Requirements: Your output is the line containing "Out of (x=255, y=35), (x=336, y=14), (x=28, y=207), which" plus all lines after it to the end of the records, reproduced exactly, with nothing else.

Data excerpts:

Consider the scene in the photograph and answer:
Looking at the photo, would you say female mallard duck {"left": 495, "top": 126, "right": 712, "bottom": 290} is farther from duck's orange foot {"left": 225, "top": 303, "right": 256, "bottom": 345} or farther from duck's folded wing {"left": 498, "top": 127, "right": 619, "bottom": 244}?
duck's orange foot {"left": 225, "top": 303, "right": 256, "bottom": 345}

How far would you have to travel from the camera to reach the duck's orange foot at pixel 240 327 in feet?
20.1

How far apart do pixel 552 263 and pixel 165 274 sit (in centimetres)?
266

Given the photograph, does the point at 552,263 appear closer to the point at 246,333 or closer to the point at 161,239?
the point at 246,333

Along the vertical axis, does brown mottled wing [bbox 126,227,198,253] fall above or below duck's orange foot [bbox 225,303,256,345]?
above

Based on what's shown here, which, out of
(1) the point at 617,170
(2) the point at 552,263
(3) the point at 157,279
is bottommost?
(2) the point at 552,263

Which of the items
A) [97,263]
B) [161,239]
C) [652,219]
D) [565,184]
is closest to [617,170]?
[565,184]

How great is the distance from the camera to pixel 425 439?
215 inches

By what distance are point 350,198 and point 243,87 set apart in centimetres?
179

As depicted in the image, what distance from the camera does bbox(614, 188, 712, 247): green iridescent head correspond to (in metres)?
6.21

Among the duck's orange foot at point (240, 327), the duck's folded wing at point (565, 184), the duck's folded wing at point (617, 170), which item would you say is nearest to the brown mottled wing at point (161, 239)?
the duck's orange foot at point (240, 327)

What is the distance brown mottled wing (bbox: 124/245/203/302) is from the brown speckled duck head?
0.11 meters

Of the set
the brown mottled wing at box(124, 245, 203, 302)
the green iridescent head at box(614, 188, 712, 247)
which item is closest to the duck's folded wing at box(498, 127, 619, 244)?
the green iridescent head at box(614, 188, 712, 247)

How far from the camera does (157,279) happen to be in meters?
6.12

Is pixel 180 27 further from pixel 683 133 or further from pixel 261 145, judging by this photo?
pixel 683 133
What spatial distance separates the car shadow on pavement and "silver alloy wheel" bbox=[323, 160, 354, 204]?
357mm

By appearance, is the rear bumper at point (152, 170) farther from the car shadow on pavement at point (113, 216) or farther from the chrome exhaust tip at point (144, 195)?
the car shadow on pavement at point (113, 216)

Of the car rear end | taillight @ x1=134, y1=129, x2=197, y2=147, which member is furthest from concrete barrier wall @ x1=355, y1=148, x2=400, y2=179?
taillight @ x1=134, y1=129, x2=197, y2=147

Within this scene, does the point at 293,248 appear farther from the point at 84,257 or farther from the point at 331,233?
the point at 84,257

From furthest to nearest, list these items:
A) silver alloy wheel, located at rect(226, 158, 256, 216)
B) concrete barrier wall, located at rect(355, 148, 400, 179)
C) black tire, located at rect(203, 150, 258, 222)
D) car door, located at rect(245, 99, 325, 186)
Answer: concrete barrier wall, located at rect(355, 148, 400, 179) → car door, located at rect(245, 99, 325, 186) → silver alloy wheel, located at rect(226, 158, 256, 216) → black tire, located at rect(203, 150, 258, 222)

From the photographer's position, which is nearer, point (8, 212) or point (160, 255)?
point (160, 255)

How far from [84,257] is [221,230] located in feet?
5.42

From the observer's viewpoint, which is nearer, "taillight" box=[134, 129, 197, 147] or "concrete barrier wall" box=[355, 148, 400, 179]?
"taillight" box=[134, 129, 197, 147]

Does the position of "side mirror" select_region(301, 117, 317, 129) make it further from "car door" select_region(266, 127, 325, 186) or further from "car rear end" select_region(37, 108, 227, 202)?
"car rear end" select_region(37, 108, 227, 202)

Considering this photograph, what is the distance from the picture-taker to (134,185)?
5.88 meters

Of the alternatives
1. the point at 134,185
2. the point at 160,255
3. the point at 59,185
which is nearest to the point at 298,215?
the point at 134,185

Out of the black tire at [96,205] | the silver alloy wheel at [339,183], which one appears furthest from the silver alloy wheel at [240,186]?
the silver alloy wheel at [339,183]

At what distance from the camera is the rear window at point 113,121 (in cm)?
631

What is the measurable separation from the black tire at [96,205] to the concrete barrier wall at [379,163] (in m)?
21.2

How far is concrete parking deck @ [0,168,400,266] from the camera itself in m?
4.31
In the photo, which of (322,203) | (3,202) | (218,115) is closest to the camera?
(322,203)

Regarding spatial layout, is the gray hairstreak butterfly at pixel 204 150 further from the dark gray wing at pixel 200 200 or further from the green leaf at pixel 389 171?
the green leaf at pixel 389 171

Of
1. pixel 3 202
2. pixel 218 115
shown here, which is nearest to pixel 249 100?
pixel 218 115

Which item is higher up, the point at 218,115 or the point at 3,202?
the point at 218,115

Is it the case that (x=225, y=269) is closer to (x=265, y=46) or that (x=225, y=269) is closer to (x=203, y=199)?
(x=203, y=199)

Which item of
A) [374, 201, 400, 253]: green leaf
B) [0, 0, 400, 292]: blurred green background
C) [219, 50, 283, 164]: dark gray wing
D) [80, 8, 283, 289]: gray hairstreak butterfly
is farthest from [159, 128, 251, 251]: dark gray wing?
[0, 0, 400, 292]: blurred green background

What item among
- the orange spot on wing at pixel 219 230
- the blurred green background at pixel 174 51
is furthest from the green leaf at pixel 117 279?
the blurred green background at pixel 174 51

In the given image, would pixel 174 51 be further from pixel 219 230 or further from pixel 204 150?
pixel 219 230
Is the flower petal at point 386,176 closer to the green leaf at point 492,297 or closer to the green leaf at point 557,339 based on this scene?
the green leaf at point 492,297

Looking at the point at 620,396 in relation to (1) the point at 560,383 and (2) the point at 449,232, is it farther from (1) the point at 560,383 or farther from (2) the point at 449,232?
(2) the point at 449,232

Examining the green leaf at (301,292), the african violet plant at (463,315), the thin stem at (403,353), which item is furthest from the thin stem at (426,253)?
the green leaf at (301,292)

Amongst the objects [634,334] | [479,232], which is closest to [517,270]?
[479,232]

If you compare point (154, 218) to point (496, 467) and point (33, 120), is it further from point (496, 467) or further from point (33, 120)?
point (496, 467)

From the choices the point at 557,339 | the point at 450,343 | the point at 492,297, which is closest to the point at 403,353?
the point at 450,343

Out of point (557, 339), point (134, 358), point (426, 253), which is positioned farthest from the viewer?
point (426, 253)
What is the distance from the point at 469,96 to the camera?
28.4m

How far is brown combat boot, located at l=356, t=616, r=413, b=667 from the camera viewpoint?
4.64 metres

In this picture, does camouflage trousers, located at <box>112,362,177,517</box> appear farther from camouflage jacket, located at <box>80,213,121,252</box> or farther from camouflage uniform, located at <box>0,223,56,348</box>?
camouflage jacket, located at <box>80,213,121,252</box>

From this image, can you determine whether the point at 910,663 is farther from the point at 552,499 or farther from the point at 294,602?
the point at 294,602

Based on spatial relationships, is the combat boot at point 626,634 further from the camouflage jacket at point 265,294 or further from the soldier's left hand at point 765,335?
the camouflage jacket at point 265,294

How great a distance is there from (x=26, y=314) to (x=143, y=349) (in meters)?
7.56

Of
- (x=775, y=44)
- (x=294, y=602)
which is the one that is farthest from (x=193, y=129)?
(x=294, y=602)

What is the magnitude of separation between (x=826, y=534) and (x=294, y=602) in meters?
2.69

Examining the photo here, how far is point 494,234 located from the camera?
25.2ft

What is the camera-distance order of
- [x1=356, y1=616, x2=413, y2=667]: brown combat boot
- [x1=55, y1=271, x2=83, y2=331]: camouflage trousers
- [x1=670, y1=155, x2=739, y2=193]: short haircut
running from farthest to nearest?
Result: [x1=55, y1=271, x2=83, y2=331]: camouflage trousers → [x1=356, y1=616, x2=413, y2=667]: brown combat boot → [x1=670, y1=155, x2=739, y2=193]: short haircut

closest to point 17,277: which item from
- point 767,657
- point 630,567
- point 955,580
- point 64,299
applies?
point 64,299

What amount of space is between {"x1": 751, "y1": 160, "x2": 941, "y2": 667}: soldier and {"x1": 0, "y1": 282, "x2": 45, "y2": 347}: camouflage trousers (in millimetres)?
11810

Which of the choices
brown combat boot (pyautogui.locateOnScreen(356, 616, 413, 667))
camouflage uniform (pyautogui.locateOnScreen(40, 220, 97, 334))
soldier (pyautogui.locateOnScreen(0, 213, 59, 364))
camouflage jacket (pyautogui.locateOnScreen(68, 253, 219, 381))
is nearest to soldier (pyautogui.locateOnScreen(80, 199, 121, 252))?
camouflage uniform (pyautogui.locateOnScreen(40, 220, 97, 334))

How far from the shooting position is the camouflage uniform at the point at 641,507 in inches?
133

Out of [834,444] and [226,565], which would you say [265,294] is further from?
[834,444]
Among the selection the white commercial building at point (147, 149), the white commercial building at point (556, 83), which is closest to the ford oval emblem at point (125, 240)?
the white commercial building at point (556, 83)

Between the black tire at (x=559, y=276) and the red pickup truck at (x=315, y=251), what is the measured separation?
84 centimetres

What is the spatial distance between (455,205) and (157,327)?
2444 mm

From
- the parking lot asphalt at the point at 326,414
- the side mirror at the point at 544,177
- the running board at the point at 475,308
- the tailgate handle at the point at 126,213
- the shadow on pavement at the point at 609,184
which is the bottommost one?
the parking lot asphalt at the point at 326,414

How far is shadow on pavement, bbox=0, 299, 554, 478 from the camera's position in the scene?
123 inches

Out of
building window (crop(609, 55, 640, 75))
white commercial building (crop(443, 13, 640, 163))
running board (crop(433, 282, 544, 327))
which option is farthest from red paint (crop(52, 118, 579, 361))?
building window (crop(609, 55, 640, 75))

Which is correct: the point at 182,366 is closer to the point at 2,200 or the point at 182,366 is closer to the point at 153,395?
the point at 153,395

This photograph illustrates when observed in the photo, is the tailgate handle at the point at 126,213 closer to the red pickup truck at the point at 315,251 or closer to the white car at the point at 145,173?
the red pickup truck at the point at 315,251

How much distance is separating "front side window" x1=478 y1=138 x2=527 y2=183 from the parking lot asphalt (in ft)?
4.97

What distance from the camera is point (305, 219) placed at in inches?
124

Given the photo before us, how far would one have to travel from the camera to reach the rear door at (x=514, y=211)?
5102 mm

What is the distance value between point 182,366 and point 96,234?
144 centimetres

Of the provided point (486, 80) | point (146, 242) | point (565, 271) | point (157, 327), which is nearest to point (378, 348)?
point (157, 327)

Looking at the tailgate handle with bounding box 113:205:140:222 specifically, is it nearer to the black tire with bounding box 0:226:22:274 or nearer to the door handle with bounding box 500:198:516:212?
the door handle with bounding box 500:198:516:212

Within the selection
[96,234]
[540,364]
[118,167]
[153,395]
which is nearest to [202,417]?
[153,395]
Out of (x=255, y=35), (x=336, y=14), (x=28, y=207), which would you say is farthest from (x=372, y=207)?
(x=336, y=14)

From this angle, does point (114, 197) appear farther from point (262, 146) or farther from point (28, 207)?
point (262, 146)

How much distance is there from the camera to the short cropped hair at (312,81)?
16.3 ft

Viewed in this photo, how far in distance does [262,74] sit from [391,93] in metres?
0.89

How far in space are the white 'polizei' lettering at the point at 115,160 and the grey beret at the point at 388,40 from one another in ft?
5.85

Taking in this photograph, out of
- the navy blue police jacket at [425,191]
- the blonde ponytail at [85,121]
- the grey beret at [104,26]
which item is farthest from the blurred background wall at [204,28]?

Final answer:
Out of (x=255, y=35), (x=336, y=14), (x=28, y=207), which would you say is farthest from (x=372, y=207)?
(x=336, y=14)

From this angle, does point (114, 197) appear farther from point (262, 146) or farther from point (28, 207)?
point (262, 146)

How much distance is there from the camera to the short cropped hair at (312,81)?
16.3 ft

Viewed in this photo, how far in distance does [262,74] sit from [391,93] in metres?
0.89

How far in space are the white 'polizei' lettering at the point at 115,160 and the grey beret at the point at 388,40 from one another in ft?
5.85

Taking in this photograph, out of
- the navy blue police jacket at [425,191]
- the blonde ponytail at [85,121]
- the grey beret at [104,26]
which item is farthest from the blurred background wall at [204,28]?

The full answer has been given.